Они поднялись наверх.
— И ты научишься в свое время. Тебя не воодушевил фокус с пнем? — Покрышкин махнул в темное пространство чердака — ничего любопытного там действительно не было, — Костюм я, кстати, так и не надел.
— Как вы догадываетесь, что отмокать в ванне можно, а ставить засосы на лысине Вильгельма запрещено?
— Мы обычно называем Вильгельма Хранителем. Он уже лет пятьдесят оберегает здешний покой и сонное состояние. Аккурат со дня бомбардировки Хиросимы. Тогда и произошел последний переворот на Омеге. Насчет засосов не знаю. Возможно, это совершенно безвредная для мироздания процедура. Теоретически любое действие на Омеге откликается во внешнем мире. На те, что происходят за пределами Солнечной системы, мы вообще не обращаем внимание, миримся с незначительными изменениями на Земле. Например, если я спрыгну с чердака, ничего серьезнее увеличения гланд у малых панд Бутана не произойдет.
— Увеличение панд у малых гланд Бутана…, — «Ляпа, как низко ты пала — заигрываю с мужчиной, который меня разлюбил, цепляюсь за него, как перезрелая девственница за двадцатипятилетний возраст».
— У Вильгельма имеется амбарная тетрадь. В нее он записывает, к чему приводят теломыслидвижения на Омеге. В тетради табличка. Один столбец — причины. Например, «Ляпа ободрала два куста боярышника». В другом — следствия: «ряска в дельте Дуная покрыла двадцать квадратных километров поверхности воды». Все просто.
— Много там таких перлов?
— Уже собрание сочинений можно издавать. Знаешь, какая первая запись?
— Откуда?
— Догадайся.
— Покрышкин скребет щетину — Лена выходит из берегов?
— Я серьезно, — внутри Покрышкин произошел толчок на 5–6 баллов. Ляпа назвала его по фамилии — так же как тысячелетие назад.
— Я тоже.
— Капитулируешь?
— По всем фронтам.
— Первая запись в амбарной тетради Хранителя звучит так: «любая запись в этой книге длинною свыше 140 символов ведет к сокращению вдвое грызунов в Салехарде».
— Ты серьезно?
— Абсолютно. Сочинения Хранителя продавались бы на Земле лучше, чем Библия. Все дети Би Шэна и Гутенберга смогли бы заработать на бутерброды с фуа-гра.
Несколько минут они смотрели в маленькое чердачное окошко. Однотипные черепичные крыши как шляпы торчали над зарослями боярышника. Шляпы замерших в кустах великанов. Пейзаж действительно успокаивал, не вызывал мыслей и желаний сблизится с ним.

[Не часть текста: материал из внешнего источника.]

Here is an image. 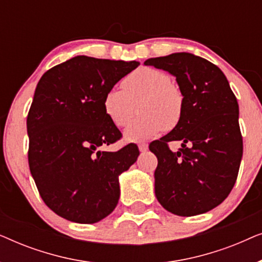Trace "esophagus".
<instances>
[{
  "mask_svg": "<svg viewBox=\"0 0 262 262\" xmlns=\"http://www.w3.org/2000/svg\"><path fill=\"white\" fill-rule=\"evenodd\" d=\"M138 148H139V151L141 152H145L146 150H148V144H146V143H141V144L138 145Z\"/></svg>",
  "mask_w": 262,
  "mask_h": 262,
  "instance_id": "1",
  "label": "esophagus"
}]
</instances>
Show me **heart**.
<instances>
[{
  "label": "heart",
  "instance_id": "obj_1",
  "mask_svg": "<svg viewBox=\"0 0 262 262\" xmlns=\"http://www.w3.org/2000/svg\"><path fill=\"white\" fill-rule=\"evenodd\" d=\"M123 91L110 89L103 96L102 108L111 123L118 127L126 125L138 107L139 114L125 128L127 142H143L173 130L181 121L185 108L184 92L171 83L169 75L152 68H141L121 82Z\"/></svg>",
  "mask_w": 262,
  "mask_h": 262
}]
</instances>
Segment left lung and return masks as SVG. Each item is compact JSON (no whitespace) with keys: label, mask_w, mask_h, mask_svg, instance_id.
<instances>
[{"label":"left lung","mask_w":262,"mask_h":262,"mask_svg":"<svg viewBox=\"0 0 262 262\" xmlns=\"http://www.w3.org/2000/svg\"><path fill=\"white\" fill-rule=\"evenodd\" d=\"M144 64L173 75L185 95L180 123L149 145L159 161L156 198L177 216L205 213L224 202L237 179L243 152L237 100L223 71L199 56L177 52ZM173 140L183 142L177 153L167 146Z\"/></svg>","instance_id":"8db88e82"}]
</instances>
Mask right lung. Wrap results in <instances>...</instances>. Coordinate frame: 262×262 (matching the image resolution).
Instances as JSON below:
<instances>
[{"instance_id": "add662e5", "label": "right lung", "mask_w": 262, "mask_h": 262, "mask_svg": "<svg viewBox=\"0 0 262 262\" xmlns=\"http://www.w3.org/2000/svg\"><path fill=\"white\" fill-rule=\"evenodd\" d=\"M138 66L76 56L38 82L27 116L28 164L41 199L68 221L96 223L116 209L119 175L137 161L139 150L132 143L114 152L99 150L121 137L102 100Z\"/></svg>"}]
</instances>
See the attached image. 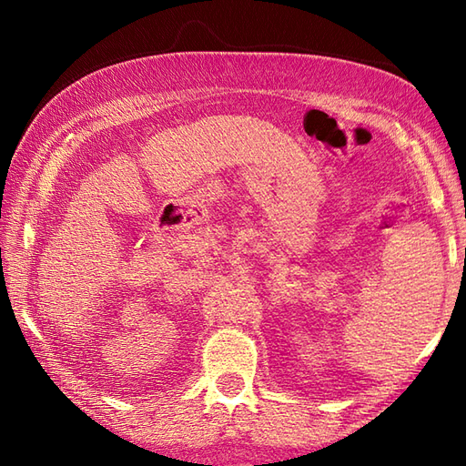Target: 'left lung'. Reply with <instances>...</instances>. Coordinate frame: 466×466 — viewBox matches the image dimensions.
Listing matches in <instances>:
<instances>
[{"mask_svg": "<svg viewBox=\"0 0 466 466\" xmlns=\"http://www.w3.org/2000/svg\"><path fill=\"white\" fill-rule=\"evenodd\" d=\"M464 256H466V254H464Z\"/></svg>", "mask_w": 466, "mask_h": 466, "instance_id": "left-lung-1", "label": "left lung"}]
</instances>
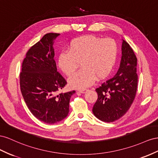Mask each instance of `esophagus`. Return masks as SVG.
I'll use <instances>...</instances> for the list:
<instances>
[{
	"mask_svg": "<svg viewBox=\"0 0 158 158\" xmlns=\"http://www.w3.org/2000/svg\"><path fill=\"white\" fill-rule=\"evenodd\" d=\"M87 91V89H81V90H79V93H84L85 91Z\"/></svg>",
	"mask_w": 158,
	"mask_h": 158,
	"instance_id": "obj_1",
	"label": "esophagus"
}]
</instances>
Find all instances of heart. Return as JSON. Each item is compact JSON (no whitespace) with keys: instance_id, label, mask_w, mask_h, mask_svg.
Returning <instances> with one entry per match:
<instances>
[{"instance_id":"obj_1","label":"heart","mask_w":158,"mask_h":158,"mask_svg":"<svg viewBox=\"0 0 158 158\" xmlns=\"http://www.w3.org/2000/svg\"><path fill=\"white\" fill-rule=\"evenodd\" d=\"M118 49L113 39L84 35L72 40L68 50L60 53L58 66L66 75L70 76L80 62L81 68L68 81L71 88L83 89L91 85L96 77L101 79L109 74L115 64Z\"/></svg>"}]
</instances>
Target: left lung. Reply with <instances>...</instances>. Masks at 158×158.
<instances>
[{"mask_svg": "<svg viewBox=\"0 0 158 158\" xmlns=\"http://www.w3.org/2000/svg\"><path fill=\"white\" fill-rule=\"evenodd\" d=\"M137 58L130 45L123 40L120 67L113 77L95 89L98 98L93 107L97 118L112 123L124 116L131 106L137 91Z\"/></svg>", "mask_w": 158, "mask_h": 158, "instance_id": "1", "label": "left lung"}]
</instances>
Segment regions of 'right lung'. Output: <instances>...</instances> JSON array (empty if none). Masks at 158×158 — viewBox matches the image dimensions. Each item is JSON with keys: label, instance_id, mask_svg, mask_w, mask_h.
I'll use <instances>...</instances> for the list:
<instances>
[{"label": "right lung", "instance_id": "right-lung-1", "mask_svg": "<svg viewBox=\"0 0 158 158\" xmlns=\"http://www.w3.org/2000/svg\"><path fill=\"white\" fill-rule=\"evenodd\" d=\"M60 34L48 33L31 46L22 62L20 85L22 96L35 118L54 124L66 118L69 101L75 91L57 94L67 82L57 71L53 48Z\"/></svg>", "mask_w": 158, "mask_h": 158}]
</instances>
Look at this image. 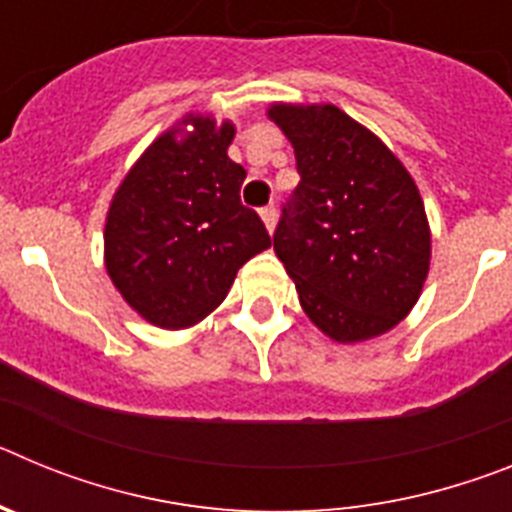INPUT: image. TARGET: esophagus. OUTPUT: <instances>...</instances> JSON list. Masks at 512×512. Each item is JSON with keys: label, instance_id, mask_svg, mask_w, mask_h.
Listing matches in <instances>:
<instances>
[{"label": "esophagus", "instance_id": "1", "mask_svg": "<svg viewBox=\"0 0 512 512\" xmlns=\"http://www.w3.org/2000/svg\"><path fill=\"white\" fill-rule=\"evenodd\" d=\"M261 220H264L266 230H269V233H274V228H277V210H274V205H269L261 210Z\"/></svg>", "mask_w": 512, "mask_h": 512}]
</instances>
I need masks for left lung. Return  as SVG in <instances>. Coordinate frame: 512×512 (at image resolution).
I'll return each instance as SVG.
<instances>
[{
	"label": "left lung",
	"mask_w": 512,
	"mask_h": 512,
	"mask_svg": "<svg viewBox=\"0 0 512 512\" xmlns=\"http://www.w3.org/2000/svg\"><path fill=\"white\" fill-rule=\"evenodd\" d=\"M300 184L282 210L274 251L307 318L338 343L395 328L431 266V228L400 158L336 104H271Z\"/></svg>",
	"instance_id": "1"
}]
</instances>
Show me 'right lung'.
Here are the masks:
<instances>
[{
    "label": "right lung",
    "mask_w": 512,
    "mask_h": 512,
    "mask_svg": "<svg viewBox=\"0 0 512 512\" xmlns=\"http://www.w3.org/2000/svg\"><path fill=\"white\" fill-rule=\"evenodd\" d=\"M233 135L230 120L187 115L153 140L112 197L104 266L125 302L158 328L200 323L238 269L271 246L261 217L241 205L246 169L228 158Z\"/></svg>",
    "instance_id": "right-lung-1"
}]
</instances>
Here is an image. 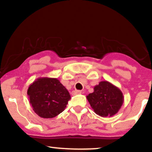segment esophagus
<instances>
[{"label":"esophagus","mask_w":152,"mask_h":152,"mask_svg":"<svg viewBox=\"0 0 152 152\" xmlns=\"http://www.w3.org/2000/svg\"><path fill=\"white\" fill-rule=\"evenodd\" d=\"M82 93V91H81L75 90V91H72V95H77V94H80V93Z\"/></svg>","instance_id":"1"}]
</instances>
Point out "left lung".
Masks as SVG:
<instances>
[{"mask_svg":"<svg viewBox=\"0 0 152 152\" xmlns=\"http://www.w3.org/2000/svg\"><path fill=\"white\" fill-rule=\"evenodd\" d=\"M91 107L101 117H111L118 113L124 102L122 91L107 81L94 87L93 93L86 96Z\"/></svg>","mask_w":152,"mask_h":152,"instance_id":"1","label":"left lung"}]
</instances>
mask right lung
I'll use <instances>...</instances> for the list:
<instances>
[{
    "instance_id": "right-lung-1",
    "label": "right lung",
    "mask_w": 152,
    "mask_h": 152,
    "mask_svg": "<svg viewBox=\"0 0 152 152\" xmlns=\"http://www.w3.org/2000/svg\"><path fill=\"white\" fill-rule=\"evenodd\" d=\"M30 104L39 117L53 118L64 111L70 93L57 78L39 77L28 89Z\"/></svg>"
}]
</instances>
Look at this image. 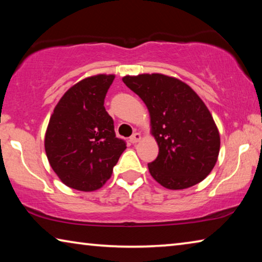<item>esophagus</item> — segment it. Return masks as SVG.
Wrapping results in <instances>:
<instances>
[{
    "mask_svg": "<svg viewBox=\"0 0 262 262\" xmlns=\"http://www.w3.org/2000/svg\"><path fill=\"white\" fill-rule=\"evenodd\" d=\"M141 140V134L140 133H134V134H133L130 137H129V141H130V143H136V142H139Z\"/></svg>",
    "mask_w": 262,
    "mask_h": 262,
    "instance_id": "esophagus-1",
    "label": "esophagus"
}]
</instances>
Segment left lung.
Segmentation results:
<instances>
[{
    "label": "left lung",
    "instance_id": "8db88e82",
    "mask_svg": "<svg viewBox=\"0 0 262 262\" xmlns=\"http://www.w3.org/2000/svg\"><path fill=\"white\" fill-rule=\"evenodd\" d=\"M123 83L147 105L159 148L148 164L168 189L192 187L210 173L220 152V133L209 110L192 88L162 74L125 76Z\"/></svg>",
    "mask_w": 262,
    "mask_h": 262
}]
</instances>
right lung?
<instances>
[{
    "mask_svg": "<svg viewBox=\"0 0 262 262\" xmlns=\"http://www.w3.org/2000/svg\"><path fill=\"white\" fill-rule=\"evenodd\" d=\"M113 79L114 75L104 74L82 79L62 96L50 119L45 135L48 162L70 188H100L126 149L104 106Z\"/></svg>",
    "mask_w": 262,
    "mask_h": 262,
    "instance_id": "1",
    "label": "right lung"
}]
</instances>
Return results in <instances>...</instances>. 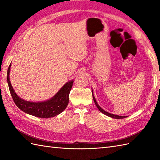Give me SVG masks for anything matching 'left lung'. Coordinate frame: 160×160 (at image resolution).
Listing matches in <instances>:
<instances>
[{
  "mask_svg": "<svg viewBox=\"0 0 160 160\" xmlns=\"http://www.w3.org/2000/svg\"><path fill=\"white\" fill-rule=\"evenodd\" d=\"M92 95H93V98L94 102H95V104H96V107H98V109H99V111H100V112H102V113H104V115H107V116H108V117H111V118H115V119H122V118H125L126 117H127V116H120V115H117L111 114V113H108V112H107V111H104V110H103L102 108L99 106V105H98V104L97 103V102H96V99H95V97H94L93 94V92H92Z\"/></svg>",
  "mask_w": 160,
  "mask_h": 160,
  "instance_id": "1",
  "label": "left lung"
}]
</instances>
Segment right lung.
I'll return each mask as SVG.
<instances>
[{
    "instance_id": "obj_1",
    "label": "right lung",
    "mask_w": 160,
    "mask_h": 160,
    "mask_svg": "<svg viewBox=\"0 0 160 160\" xmlns=\"http://www.w3.org/2000/svg\"><path fill=\"white\" fill-rule=\"evenodd\" d=\"M11 64H9L7 74V80L10 93L16 105L20 110L29 115L40 118H53L67 108L69 103V95L72 88L73 81L66 83L52 99L41 102H27L20 98L14 92L9 80V71Z\"/></svg>"
}]
</instances>
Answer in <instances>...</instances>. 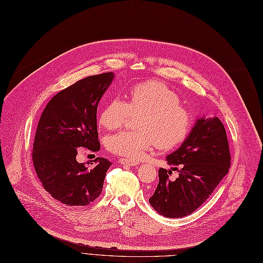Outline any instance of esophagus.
Returning <instances> with one entry per match:
<instances>
[{
    "label": "esophagus",
    "mask_w": 263,
    "mask_h": 263,
    "mask_svg": "<svg viewBox=\"0 0 263 263\" xmlns=\"http://www.w3.org/2000/svg\"><path fill=\"white\" fill-rule=\"evenodd\" d=\"M120 162L122 165H126V166H137L139 164L138 161L133 160V159H128V158H120Z\"/></svg>",
    "instance_id": "1"
}]
</instances>
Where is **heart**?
Segmentation results:
<instances>
[{"mask_svg": "<svg viewBox=\"0 0 263 263\" xmlns=\"http://www.w3.org/2000/svg\"><path fill=\"white\" fill-rule=\"evenodd\" d=\"M136 119L137 129H124L109 136L106 146L111 153L138 159L154 145L162 148L176 146L189 135L193 125L192 112L181 105L179 95L158 81H144L133 85L127 102L114 97L104 106L99 123L114 130L128 120Z\"/></svg>", "mask_w": 263, "mask_h": 263, "instance_id": "heart-1", "label": "heart"}]
</instances>
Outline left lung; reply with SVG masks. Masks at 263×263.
I'll list each match as a JSON object with an SVG mask.
<instances>
[{"label":"left lung","mask_w":263,"mask_h":263,"mask_svg":"<svg viewBox=\"0 0 263 263\" xmlns=\"http://www.w3.org/2000/svg\"><path fill=\"white\" fill-rule=\"evenodd\" d=\"M230 160L229 143L221 121L216 117L199 119L183 144L167 156L168 164L179 170V178L170 180L172 171L160 168L159 182L148 199L149 204L158 214L169 218L192 214L228 173Z\"/></svg>","instance_id":"1"}]
</instances>
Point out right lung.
I'll return each instance as SVG.
<instances>
[{"label": "right lung", "mask_w": 263, "mask_h": 263, "mask_svg": "<svg viewBox=\"0 0 263 263\" xmlns=\"http://www.w3.org/2000/svg\"><path fill=\"white\" fill-rule=\"evenodd\" d=\"M114 77V72L94 74L62 90L50 99L37 125L32 151L36 174L44 189L64 204L87 205L103 192L111 162L97 157L87 167L76 156L83 148H101L97 106Z\"/></svg>", "instance_id": "1"}]
</instances>
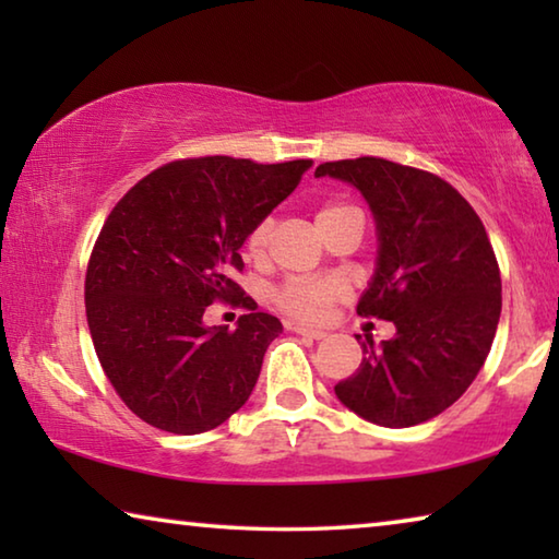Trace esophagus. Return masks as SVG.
<instances>
[{
    "label": "esophagus",
    "instance_id": "obj_1",
    "mask_svg": "<svg viewBox=\"0 0 559 559\" xmlns=\"http://www.w3.org/2000/svg\"><path fill=\"white\" fill-rule=\"evenodd\" d=\"M293 333H298V335H302V337H310V340H320V337H325V330H318V328H308V325H298V323H293V325H288Z\"/></svg>",
    "mask_w": 559,
    "mask_h": 559
}]
</instances>
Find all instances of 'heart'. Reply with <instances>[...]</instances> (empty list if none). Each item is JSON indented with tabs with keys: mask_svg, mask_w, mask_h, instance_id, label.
<instances>
[{
	"mask_svg": "<svg viewBox=\"0 0 559 559\" xmlns=\"http://www.w3.org/2000/svg\"><path fill=\"white\" fill-rule=\"evenodd\" d=\"M340 210H345V206L328 204L318 212L316 222H323L330 214H335ZM269 241H271V222H261L253 226L249 236H246V253H249L251 259H261L263 253H266ZM345 293H347V288L340 278H330V276L328 278H296V281H288L286 286L278 290L276 300L290 318L306 320V323H310V320L323 318L330 302L343 298Z\"/></svg>",
	"mask_w": 559,
	"mask_h": 559,
	"instance_id": "heart-1",
	"label": "heart"
}]
</instances>
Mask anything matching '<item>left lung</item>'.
I'll return each instance as SVG.
<instances>
[{
	"instance_id": "left-lung-1",
	"label": "left lung",
	"mask_w": 559,
	"mask_h": 559,
	"mask_svg": "<svg viewBox=\"0 0 559 559\" xmlns=\"http://www.w3.org/2000/svg\"><path fill=\"white\" fill-rule=\"evenodd\" d=\"M316 177L343 179L370 206L377 261L357 313L396 328L380 345L365 337L337 400L390 429L433 419L476 380L496 337L500 271L484 224L441 177L382 157L325 163Z\"/></svg>"
}]
</instances>
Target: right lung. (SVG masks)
I'll return each instance as SVG.
<instances>
[{"mask_svg": "<svg viewBox=\"0 0 559 559\" xmlns=\"http://www.w3.org/2000/svg\"><path fill=\"white\" fill-rule=\"evenodd\" d=\"M313 159H179L116 204L93 246L86 316L93 347L132 414L169 433L219 427L249 400L283 333L234 283L241 246ZM214 299L250 308L234 331L204 326Z\"/></svg>", "mask_w": 559, "mask_h": 559, "instance_id": "right-lung-1", "label": "right lung"}]
</instances>
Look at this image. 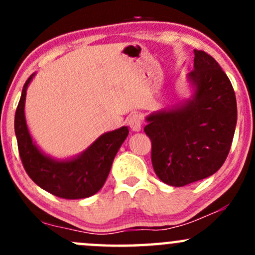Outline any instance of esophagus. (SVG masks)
Returning a JSON list of instances; mask_svg holds the SVG:
<instances>
[{
  "mask_svg": "<svg viewBox=\"0 0 255 255\" xmlns=\"http://www.w3.org/2000/svg\"><path fill=\"white\" fill-rule=\"evenodd\" d=\"M142 123L143 118L139 113H132V115L128 117V126L130 127V129L133 132H139L142 129Z\"/></svg>",
  "mask_w": 255,
  "mask_h": 255,
  "instance_id": "1",
  "label": "esophagus"
}]
</instances>
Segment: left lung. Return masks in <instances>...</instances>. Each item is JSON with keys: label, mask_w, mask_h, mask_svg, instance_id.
Segmentation results:
<instances>
[{"label": "left lung", "mask_w": 255, "mask_h": 255, "mask_svg": "<svg viewBox=\"0 0 255 255\" xmlns=\"http://www.w3.org/2000/svg\"><path fill=\"white\" fill-rule=\"evenodd\" d=\"M190 80L194 99L179 109L146 118L156 176L171 186H185L215 174L230 153L237 125V101L230 79L217 61L195 50Z\"/></svg>", "instance_id": "1"}]
</instances>
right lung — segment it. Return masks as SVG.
<instances>
[{"label": "right lung", "mask_w": 255, "mask_h": 255, "mask_svg": "<svg viewBox=\"0 0 255 255\" xmlns=\"http://www.w3.org/2000/svg\"><path fill=\"white\" fill-rule=\"evenodd\" d=\"M33 76L34 74L23 86L14 116V132L23 168L38 186L60 199L78 200L92 196L104 186L113 159L127 138L128 128L122 127L101 135L85 153L71 160L56 161L48 158L33 143L25 125V91Z\"/></svg>", "instance_id": "1"}]
</instances>
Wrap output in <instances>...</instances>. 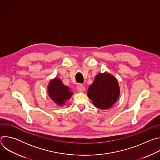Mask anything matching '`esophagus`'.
Listing matches in <instances>:
<instances>
[{
    "label": "esophagus",
    "instance_id": "esophagus-1",
    "mask_svg": "<svg viewBox=\"0 0 160 160\" xmlns=\"http://www.w3.org/2000/svg\"><path fill=\"white\" fill-rule=\"evenodd\" d=\"M77 90L78 92H83L85 91V87L81 84H80L78 87H77Z\"/></svg>",
    "mask_w": 160,
    "mask_h": 160
}]
</instances>
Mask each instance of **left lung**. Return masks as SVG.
I'll return each mask as SVG.
<instances>
[{
	"instance_id": "obj_1",
	"label": "left lung",
	"mask_w": 160,
	"mask_h": 160,
	"mask_svg": "<svg viewBox=\"0 0 160 160\" xmlns=\"http://www.w3.org/2000/svg\"><path fill=\"white\" fill-rule=\"evenodd\" d=\"M87 96L96 108L101 109L110 108L120 96L117 79L108 73L98 74L88 88Z\"/></svg>"
}]
</instances>
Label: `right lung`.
Here are the masks:
<instances>
[{
    "mask_svg": "<svg viewBox=\"0 0 160 160\" xmlns=\"http://www.w3.org/2000/svg\"><path fill=\"white\" fill-rule=\"evenodd\" d=\"M48 90L51 99L59 106L64 105L73 94L70 88L64 85L59 78H55L50 81Z\"/></svg>",
    "mask_w": 160,
    "mask_h": 160,
    "instance_id": "obj_1",
    "label": "right lung"
}]
</instances>
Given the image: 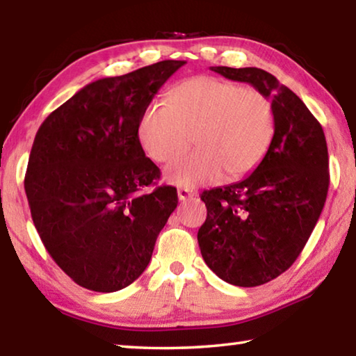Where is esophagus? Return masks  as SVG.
Here are the masks:
<instances>
[{"label": "esophagus", "instance_id": "1", "mask_svg": "<svg viewBox=\"0 0 356 356\" xmlns=\"http://www.w3.org/2000/svg\"><path fill=\"white\" fill-rule=\"evenodd\" d=\"M177 196H179L180 201H188V200H191L193 196H195V191L190 190V188H179Z\"/></svg>", "mask_w": 356, "mask_h": 356}]
</instances>
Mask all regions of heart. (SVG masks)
Masks as SVG:
<instances>
[{"mask_svg": "<svg viewBox=\"0 0 356 356\" xmlns=\"http://www.w3.org/2000/svg\"><path fill=\"white\" fill-rule=\"evenodd\" d=\"M275 131L273 110L252 86L215 76H195L170 92V105L152 104L140 120V140L160 163H171L193 144L197 150L166 170L171 184L216 182L222 172L237 179L267 154Z\"/></svg>", "mask_w": 356, "mask_h": 356, "instance_id": "1", "label": "heart"}]
</instances>
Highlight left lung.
<instances>
[{"label": "left lung", "mask_w": 356, "mask_h": 356, "mask_svg": "<svg viewBox=\"0 0 356 356\" xmlns=\"http://www.w3.org/2000/svg\"><path fill=\"white\" fill-rule=\"evenodd\" d=\"M212 70L250 83L272 102L275 134L267 154L248 177L202 193L207 218L197 231L215 275L254 287L284 273L314 231L330 185L327 140L298 95L272 74L225 65Z\"/></svg>", "instance_id": "left-lung-1"}]
</instances>
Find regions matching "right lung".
I'll return each instance as SVG.
<instances>
[{"label":"right lung","instance_id":"add662e5","mask_svg":"<svg viewBox=\"0 0 356 356\" xmlns=\"http://www.w3.org/2000/svg\"><path fill=\"white\" fill-rule=\"evenodd\" d=\"M185 61H160L100 78L56 108L35 134L25 174L34 226L48 254L78 286L116 292L152 257L177 207V190L138 136L143 113Z\"/></svg>","mask_w":356,"mask_h":356}]
</instances>
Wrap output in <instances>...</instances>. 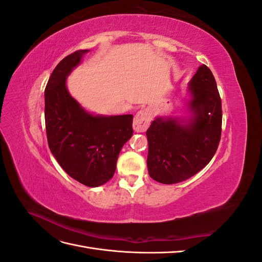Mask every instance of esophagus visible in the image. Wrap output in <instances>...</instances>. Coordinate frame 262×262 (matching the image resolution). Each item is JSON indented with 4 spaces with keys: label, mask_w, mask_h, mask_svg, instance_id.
<instances>
[{
    "label": "esophagus",
    "mask_w": 262,
    "mask_h": 262,
    "mask_svg": "<svg viewBox=\"0 0 262 262\" xmlns=\"http://www.w3.org/2000/svg\"><path fill=\"white\" fill-rule=\"evenodd\" d=\"M150 121V115L148 113V110L146 109H142L134 117L133 120V129L136 132H144L148 128V124Z\"/></svg>",
    "instance_id": "obj_1"
}]
</instances>
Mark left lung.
I'll list each match as a JSON object with an SVG mask.
<instances>
[{"label":"left lung","instance_id":"8db88e82","mask_svg":"<svg viewBox=\"0 0 262 262\" xmlns=\"http://www.w3.org/2000/svg\"><path fill=\"white\" fill-rule=\"evenodd\" d=\"M186 116L156 117L146 131L147 169L154 180H187L215 154L222 132V102L215 78L202 64L187 87Z\"/></svg>","mask_w":262,"mask_h":262}]
</instances>
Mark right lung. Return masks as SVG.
<instances>
[{
    "mask_svg": "<svg viewBox=\"0 0 262 262\" xmlns=\"http://www.w3.org/2000/svg\"><path fill=\"white\" fill-rule=\"evenodd\" d=\"M89 51L71 53L53 70L45 90V121L49 148L63 170L87 187H99L114 176L132 137L133 116L95 115L71 96L67 78Z\"/></svg>",
    "mask_w": 262,
    "mask_h": 262,
    "instance_id": "1",
    "label": "right lung"
}]
</instances>
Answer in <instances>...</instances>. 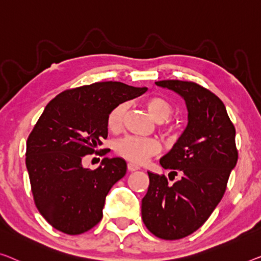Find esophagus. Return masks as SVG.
<instances>
[{"instance_id": "1", "label": "esophagus", "mask_w": 261, "mask_h": 261, "mask_svg": "<svg viewBox=\"0 0 261 261\" xmlns=\"http://www.w3.org/2000/svg\"><path fill=\"white\" fill-rule=\"evenodd\" d=\"M127 170H129L130 172H134V171L139 170V166L132 164V163H129V164H127Z\"/></svg>"}]
</instances>
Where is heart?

— Все время кажется, здесь есть какой-то подвох. Но какой? Гравитация Омеги утомляет меня ничуть не больше земной. Воздух, конечно, не алтайский, но не хуже, чем в поезде Москва — Феодосия. Может, пройдем пару километров и обнаружим поселок земных до отвращения немцев? Окажется — на самом деле мы где — нибудь под Гановером или Воронежем?
— Не найдем. Я пробовал бродить за околицей. Там нет ничего кроме трав и перелесков, — уверенно ответил Покрышкин. — Видимо пока ты сама не попробуешь, не поверишь.
— Не поверю. Слушай, Покрышкин, у тебя тоже такое чувство, будто сидишь в огромной пустой комнате?
— В пустой. Без стен и потолка. С открывающимся видом в некуда. В безбрежную синь, — согласился Покрышкин. — Идеальное место для медитации.
— Я не шучу. Словно во все, что вокруг не вдохнули значения и содержания.